Ce qu'en pensent nos lecteurs sur Babelio

  • Dalliozz Posté le 2 Mars 2020
    Un de mes livres préférés. Je ne saurais quoi dire sans dévoiler toute l'intrigue. Pour faire simple, disons que l'auteur a su envoûter son lecteur dès les premières pages. Un rythme aussi effréné que la course de Furgul, mon cœur battait au rythme de ses pattes. L'intrigue est extraordinaire.

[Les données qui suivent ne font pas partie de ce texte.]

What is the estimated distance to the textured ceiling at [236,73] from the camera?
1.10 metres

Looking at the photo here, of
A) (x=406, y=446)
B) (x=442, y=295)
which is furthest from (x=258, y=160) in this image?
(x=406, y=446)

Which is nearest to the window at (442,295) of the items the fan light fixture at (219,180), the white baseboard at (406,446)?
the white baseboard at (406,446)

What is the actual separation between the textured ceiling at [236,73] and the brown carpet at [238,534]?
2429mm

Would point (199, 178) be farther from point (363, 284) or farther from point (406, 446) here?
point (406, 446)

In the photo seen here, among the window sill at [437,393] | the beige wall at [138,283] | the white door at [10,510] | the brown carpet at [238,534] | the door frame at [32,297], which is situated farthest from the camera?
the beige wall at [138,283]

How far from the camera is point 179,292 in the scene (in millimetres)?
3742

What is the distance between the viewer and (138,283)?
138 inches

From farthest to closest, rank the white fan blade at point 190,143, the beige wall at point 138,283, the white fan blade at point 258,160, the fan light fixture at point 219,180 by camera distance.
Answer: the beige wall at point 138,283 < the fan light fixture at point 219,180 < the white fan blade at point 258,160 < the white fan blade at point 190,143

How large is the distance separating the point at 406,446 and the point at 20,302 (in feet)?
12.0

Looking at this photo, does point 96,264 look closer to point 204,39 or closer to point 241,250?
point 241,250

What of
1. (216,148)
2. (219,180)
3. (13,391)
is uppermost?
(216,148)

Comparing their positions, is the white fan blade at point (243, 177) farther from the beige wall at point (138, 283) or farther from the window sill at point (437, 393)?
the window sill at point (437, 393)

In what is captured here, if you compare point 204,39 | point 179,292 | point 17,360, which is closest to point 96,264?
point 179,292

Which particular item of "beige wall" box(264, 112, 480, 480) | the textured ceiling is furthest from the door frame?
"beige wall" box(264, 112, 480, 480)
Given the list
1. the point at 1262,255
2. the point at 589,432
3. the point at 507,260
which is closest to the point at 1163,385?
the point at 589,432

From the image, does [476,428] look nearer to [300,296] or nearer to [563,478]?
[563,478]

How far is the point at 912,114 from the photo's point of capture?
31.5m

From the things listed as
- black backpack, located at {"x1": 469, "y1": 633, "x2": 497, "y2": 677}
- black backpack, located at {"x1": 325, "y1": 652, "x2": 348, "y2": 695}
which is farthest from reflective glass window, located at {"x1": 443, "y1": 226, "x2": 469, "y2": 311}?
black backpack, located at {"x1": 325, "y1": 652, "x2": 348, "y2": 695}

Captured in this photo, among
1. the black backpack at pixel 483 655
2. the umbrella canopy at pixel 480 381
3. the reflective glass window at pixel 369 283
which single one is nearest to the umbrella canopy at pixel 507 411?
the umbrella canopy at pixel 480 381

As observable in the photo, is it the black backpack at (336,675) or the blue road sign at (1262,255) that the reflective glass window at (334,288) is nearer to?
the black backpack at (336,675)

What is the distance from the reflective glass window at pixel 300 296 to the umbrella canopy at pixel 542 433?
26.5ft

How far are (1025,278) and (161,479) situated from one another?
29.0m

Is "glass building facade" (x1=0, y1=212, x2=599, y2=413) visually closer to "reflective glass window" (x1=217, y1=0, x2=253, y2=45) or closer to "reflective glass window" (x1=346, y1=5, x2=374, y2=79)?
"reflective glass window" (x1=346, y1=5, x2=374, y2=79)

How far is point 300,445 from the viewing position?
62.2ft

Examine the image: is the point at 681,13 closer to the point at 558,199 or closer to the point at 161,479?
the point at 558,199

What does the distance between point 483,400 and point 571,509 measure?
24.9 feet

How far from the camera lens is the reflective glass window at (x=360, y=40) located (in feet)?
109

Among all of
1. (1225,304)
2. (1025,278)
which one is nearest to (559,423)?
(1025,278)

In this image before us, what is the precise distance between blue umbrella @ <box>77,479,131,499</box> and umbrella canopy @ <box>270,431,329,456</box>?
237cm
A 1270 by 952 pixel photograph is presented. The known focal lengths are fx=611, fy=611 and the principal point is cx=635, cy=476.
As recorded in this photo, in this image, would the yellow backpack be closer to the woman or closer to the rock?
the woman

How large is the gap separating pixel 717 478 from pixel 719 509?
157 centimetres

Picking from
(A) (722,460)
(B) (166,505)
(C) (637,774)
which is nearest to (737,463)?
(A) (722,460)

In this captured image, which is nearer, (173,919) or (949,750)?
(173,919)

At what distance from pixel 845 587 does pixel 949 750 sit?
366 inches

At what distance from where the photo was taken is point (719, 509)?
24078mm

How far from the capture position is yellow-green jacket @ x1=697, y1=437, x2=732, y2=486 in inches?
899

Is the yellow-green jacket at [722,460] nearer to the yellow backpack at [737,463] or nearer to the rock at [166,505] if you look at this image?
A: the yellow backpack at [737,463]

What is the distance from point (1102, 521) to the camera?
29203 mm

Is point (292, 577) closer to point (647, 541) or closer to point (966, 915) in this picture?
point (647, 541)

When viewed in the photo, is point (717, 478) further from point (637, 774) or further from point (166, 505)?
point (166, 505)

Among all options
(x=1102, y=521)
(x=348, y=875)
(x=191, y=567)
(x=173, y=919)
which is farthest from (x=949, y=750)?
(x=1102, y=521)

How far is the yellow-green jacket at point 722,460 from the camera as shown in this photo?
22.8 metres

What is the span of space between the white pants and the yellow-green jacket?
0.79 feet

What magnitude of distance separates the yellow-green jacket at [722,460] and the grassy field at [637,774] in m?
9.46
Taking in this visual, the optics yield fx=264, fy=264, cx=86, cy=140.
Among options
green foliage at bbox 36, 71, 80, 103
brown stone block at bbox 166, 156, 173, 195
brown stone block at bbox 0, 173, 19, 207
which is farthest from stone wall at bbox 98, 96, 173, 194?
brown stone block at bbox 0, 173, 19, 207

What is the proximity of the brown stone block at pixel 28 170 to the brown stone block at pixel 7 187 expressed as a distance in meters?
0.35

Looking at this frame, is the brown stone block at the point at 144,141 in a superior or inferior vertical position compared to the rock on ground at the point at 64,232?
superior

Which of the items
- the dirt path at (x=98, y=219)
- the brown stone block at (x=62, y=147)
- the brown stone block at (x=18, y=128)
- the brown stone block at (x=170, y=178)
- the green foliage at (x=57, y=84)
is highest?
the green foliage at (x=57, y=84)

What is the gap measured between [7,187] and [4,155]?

  • Bretzel Posté le 17 Novembre 2019
    Je découvre cet auteur "so british" avec ce premier roman classé polar, qui n'en est pas franchement un d'ailleurs ! L'épopée d'un chien bâtard issu d'une union entre un lévrier de course et un sans-collier, nommé Furgul , son combat pour sa liberté et celle de sa mère prisonnière d'un élevage. Les chiens "parlent"donc entre eux, certains humains les comprennent...et l'on va suivre son aventure pour libérer les chiens , leur esprit sauvage . Tom Willocks nous livre ici une belle histoire teintée d'auto-dérision quant aux comportements violents des hommes face à la race canine. Le chien, meilleur ami de l'Homme, soumis et fidèle depuis des siècles a oublié son état primitif d'animal libre et sauvage; dans son roman l'auteur lui rend hommage d'une très belle façon! J'ai adoré! Wouaf !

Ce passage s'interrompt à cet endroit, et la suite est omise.